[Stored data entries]
:::
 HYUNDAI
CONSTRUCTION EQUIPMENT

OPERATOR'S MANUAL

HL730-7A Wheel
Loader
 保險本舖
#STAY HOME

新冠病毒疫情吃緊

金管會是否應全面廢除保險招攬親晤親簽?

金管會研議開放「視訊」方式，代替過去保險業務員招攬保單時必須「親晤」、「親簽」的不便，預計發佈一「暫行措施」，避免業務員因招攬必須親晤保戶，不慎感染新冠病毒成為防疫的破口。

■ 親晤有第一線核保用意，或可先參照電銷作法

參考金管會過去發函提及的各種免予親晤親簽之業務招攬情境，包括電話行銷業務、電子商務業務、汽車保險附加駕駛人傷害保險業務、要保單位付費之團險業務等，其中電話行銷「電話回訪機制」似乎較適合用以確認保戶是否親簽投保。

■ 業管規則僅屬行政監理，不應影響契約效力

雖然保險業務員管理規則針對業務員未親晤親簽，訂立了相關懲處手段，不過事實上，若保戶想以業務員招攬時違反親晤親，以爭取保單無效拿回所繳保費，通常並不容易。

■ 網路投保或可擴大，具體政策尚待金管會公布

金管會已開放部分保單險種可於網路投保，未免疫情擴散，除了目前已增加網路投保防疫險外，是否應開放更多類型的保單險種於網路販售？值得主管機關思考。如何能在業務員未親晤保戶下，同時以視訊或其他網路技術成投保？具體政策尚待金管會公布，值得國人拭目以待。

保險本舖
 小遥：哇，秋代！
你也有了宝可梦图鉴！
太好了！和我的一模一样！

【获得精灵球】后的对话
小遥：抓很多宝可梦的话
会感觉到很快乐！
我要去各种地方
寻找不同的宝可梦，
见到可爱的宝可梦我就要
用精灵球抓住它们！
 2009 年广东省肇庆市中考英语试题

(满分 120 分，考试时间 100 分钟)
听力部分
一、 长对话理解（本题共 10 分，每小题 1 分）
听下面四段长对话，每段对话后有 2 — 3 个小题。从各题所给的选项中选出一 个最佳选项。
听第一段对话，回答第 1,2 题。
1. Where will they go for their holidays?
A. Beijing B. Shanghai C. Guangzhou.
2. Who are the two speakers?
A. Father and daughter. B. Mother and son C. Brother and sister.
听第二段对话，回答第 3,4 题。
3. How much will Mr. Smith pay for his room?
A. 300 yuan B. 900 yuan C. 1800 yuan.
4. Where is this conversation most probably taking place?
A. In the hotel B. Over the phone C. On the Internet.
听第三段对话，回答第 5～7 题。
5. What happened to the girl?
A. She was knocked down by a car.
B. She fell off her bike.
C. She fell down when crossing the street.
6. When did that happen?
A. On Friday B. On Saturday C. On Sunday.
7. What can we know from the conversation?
:::
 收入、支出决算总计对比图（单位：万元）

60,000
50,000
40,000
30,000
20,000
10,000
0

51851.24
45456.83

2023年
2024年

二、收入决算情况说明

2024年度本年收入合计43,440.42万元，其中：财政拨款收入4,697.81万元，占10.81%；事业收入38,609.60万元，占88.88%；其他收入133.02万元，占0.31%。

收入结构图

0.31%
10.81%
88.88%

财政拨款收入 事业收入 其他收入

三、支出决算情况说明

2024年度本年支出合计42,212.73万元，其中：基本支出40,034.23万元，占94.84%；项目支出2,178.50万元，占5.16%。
:::
__Work task__. The lines you need are those with the word "down"; list them from the entries.

__Answer for this exercise__.
A. She was knocked down by a car.
C. She fell down when crossing the street.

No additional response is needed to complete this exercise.